### Aim of the exercise
Transcribe without changes the lines starting with the one that contains "What is the distance separating" and ending with the one that contains "A: [711,47]", including both of those lines.

### Material for the task

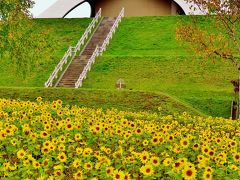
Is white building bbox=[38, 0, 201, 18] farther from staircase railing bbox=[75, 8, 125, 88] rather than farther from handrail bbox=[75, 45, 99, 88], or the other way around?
handrail bbox=[75, 45, 99, 88]

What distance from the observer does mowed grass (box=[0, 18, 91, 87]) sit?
30422 millimetres

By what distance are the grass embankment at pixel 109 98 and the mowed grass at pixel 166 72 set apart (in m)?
5.01

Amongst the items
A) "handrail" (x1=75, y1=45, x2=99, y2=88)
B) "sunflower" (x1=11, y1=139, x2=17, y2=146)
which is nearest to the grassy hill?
"handrail" (x1=75, y1=45, x2=99, y2=88)

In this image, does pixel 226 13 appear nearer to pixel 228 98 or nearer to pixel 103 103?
pixel 228 98

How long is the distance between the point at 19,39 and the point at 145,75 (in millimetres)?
10387

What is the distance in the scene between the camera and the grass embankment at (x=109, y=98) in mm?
18203

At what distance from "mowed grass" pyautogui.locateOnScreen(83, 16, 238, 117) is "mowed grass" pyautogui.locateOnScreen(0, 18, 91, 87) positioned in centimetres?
303

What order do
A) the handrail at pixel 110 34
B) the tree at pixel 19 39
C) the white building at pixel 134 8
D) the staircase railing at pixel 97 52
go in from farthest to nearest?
the white building at pixel 134 8
the handrail at pixel 110 34
the staircase railing at pixel 97 52
the tree at pixel 19 39

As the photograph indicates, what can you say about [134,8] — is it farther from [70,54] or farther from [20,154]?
[20,154]

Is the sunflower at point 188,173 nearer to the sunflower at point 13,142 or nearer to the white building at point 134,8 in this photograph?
the sunflower at point 13,142

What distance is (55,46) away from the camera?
77.7 ft

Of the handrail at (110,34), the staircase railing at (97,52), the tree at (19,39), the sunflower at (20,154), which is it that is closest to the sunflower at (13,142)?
the sunflower at (20,154)

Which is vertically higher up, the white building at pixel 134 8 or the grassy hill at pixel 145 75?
the white building at pixel 134 8

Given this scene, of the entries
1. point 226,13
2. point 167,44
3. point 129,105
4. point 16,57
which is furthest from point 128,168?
point 167,44
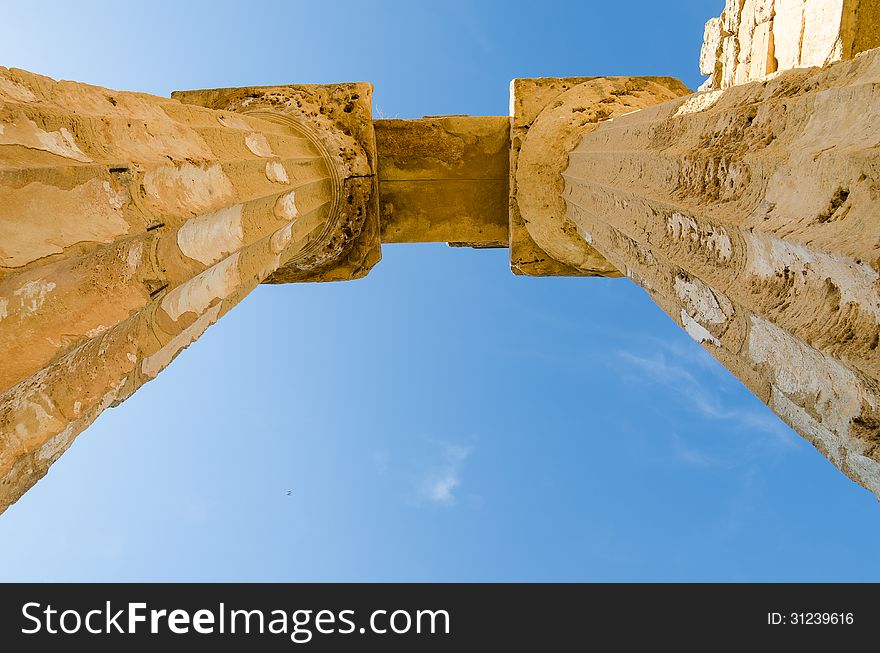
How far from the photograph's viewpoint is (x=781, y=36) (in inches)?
198

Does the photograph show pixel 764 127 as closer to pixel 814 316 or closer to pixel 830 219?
pixel 830 219

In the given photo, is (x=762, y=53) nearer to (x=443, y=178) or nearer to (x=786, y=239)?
(x=443, y=178)

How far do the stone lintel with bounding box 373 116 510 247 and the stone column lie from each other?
2226 millimetres

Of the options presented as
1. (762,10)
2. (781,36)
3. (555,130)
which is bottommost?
(555,130)

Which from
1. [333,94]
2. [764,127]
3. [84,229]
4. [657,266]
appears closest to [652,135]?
[657,266]

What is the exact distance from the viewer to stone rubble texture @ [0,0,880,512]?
1.65 m

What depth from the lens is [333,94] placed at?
5488 mm

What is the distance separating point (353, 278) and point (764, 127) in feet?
14.6

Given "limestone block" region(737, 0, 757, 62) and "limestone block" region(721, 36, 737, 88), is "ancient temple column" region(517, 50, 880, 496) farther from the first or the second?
"limestone block" region(721, 36, 737, 88)

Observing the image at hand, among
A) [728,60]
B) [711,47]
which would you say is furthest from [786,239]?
A: [711,47]

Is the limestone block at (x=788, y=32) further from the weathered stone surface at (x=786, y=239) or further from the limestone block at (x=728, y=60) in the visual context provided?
the weathered stone surface at (x=786, y=239)

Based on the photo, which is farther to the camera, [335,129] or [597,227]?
[335,129]

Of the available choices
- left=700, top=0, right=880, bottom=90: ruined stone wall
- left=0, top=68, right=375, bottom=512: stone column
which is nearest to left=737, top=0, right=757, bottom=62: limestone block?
left=700, top=0, right=880, bottom=90: ruined stone wall

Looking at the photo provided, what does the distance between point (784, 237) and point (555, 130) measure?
3827 mm
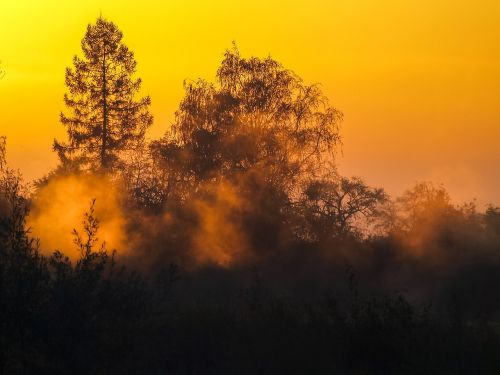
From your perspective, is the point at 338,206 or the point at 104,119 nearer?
the point at 104,119

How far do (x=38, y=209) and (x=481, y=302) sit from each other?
20853mm

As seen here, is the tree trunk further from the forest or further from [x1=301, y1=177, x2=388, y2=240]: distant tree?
[x1=301, y1=177, x2=388, y2=240]: distant tree

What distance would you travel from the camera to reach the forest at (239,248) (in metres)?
27.9

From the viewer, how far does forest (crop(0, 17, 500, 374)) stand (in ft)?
91.4

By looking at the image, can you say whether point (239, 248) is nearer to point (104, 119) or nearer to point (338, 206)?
point (104, 119)

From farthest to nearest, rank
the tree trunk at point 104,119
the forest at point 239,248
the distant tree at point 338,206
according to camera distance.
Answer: the tree trunk at point 104,119 < the distant tree at point 338,206 < the forest at point 239,248

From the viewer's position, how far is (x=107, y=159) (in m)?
56.8

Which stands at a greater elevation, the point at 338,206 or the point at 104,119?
the point at 104,119

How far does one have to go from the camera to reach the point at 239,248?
159 ft

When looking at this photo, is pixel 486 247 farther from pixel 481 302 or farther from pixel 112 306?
pixel 112 306

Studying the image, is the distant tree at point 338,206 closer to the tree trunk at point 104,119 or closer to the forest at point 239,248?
the forest at point 239,248

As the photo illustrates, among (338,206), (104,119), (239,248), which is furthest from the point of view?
(338,206)

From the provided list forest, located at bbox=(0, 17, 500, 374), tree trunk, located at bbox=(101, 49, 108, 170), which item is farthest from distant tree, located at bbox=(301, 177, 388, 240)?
tree trunk, located at bbox=(101, 49, 108, 170)

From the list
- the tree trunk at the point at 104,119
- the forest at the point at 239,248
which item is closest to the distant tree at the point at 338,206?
the forest at the point at 239,248
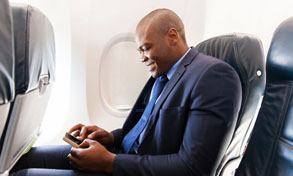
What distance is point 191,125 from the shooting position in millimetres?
840

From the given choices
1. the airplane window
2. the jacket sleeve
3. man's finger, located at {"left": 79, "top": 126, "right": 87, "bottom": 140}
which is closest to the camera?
the jacket sleeve

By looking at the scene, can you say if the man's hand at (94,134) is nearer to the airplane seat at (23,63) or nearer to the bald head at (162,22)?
the airplane seat at (23,63)

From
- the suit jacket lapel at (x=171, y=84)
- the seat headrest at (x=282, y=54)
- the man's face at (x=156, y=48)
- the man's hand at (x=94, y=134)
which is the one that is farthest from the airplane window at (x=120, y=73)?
the seat headrest at (x=282, y=54)

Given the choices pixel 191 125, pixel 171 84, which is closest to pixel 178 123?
pixel 191 125

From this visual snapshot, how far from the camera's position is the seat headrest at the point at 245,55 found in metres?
0.94

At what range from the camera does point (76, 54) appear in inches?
65.7

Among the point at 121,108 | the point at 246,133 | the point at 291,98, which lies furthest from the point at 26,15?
the point at 121,108

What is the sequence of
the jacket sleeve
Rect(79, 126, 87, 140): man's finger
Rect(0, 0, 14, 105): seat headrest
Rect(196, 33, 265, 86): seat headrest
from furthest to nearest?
Rect(79, 126, 87, 140): man's finger → Rect(196, 33, 265, 86): seat headrest → the jacket sleeve → Rect(0, 0, 14, 105): seat headrest

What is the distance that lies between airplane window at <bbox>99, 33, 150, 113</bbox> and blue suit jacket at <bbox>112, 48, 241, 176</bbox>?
99 cm

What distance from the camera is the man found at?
2.68ft

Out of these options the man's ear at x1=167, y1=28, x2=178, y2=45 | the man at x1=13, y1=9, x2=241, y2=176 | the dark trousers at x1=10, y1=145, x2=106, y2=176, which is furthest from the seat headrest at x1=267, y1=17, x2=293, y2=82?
the dark trousers at x1=10, y1=145, x2=106, y2=176

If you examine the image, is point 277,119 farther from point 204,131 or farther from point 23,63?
point 23,63

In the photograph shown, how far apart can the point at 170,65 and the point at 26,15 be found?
737 millimetres

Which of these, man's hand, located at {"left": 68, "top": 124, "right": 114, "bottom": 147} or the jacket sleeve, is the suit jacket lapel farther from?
man's hand, located at {"left": 68, "top": 124, "right": 114, "bottom": 147}
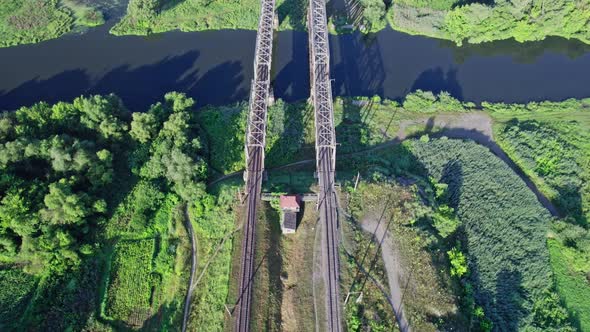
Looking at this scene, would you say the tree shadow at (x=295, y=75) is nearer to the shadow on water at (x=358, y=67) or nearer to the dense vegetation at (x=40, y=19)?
the shadow on water at (x=358, y=67)

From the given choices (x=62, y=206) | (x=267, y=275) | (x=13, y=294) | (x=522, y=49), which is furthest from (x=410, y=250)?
(x=522, y=49)

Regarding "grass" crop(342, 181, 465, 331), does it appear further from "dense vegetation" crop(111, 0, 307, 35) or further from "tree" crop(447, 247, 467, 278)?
"dense vegetation" crop(111, 0, 307, 35)

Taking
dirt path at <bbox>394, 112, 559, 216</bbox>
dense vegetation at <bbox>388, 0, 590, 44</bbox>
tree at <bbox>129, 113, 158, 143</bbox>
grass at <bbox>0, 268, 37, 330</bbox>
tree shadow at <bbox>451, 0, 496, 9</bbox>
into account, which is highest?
tree shadow at <bbox>451, 0, 496, 9</bbox>

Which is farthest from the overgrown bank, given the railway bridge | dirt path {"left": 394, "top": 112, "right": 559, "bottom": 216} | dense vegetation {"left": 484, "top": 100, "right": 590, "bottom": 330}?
dirt path {"left": 394, "top": 112, "right": 559, "bottom": 216}

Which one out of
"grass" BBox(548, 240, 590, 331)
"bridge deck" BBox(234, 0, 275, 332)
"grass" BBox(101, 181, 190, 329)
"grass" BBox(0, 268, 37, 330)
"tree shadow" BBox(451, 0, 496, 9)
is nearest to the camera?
"bridge deck" BBox(234, 0, 275, 332)

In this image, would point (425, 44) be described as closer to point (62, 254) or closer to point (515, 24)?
point (515, 24)

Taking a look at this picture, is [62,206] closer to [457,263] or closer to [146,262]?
[146,262]

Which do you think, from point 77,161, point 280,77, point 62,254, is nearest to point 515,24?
point 280,77
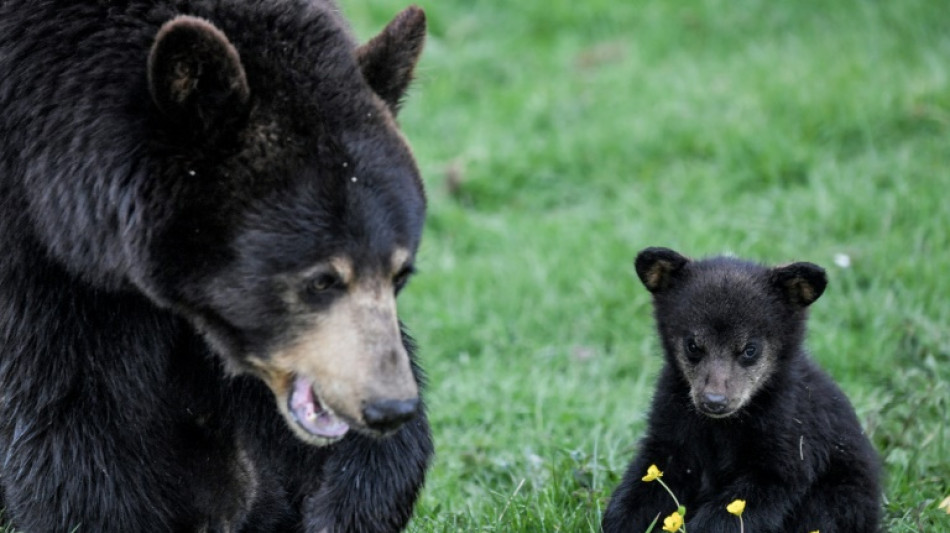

### Task response
What is the distance separating point (353, 278) and point (764, 127) in feet?
14.6

Given "limestone block" region(737, 0, 757, 62) and "limestone block" region(721, 36, 737, 88), is "ancient temple column" region(517, 50, 880, 496) farther from the first or the second?
"limestone block" region(721, 36, 737, 88)

Observing the image at hand, among
A) [728,60]
B) [711,47]
which would you say is furthest from [786,239]?
A: [711,47]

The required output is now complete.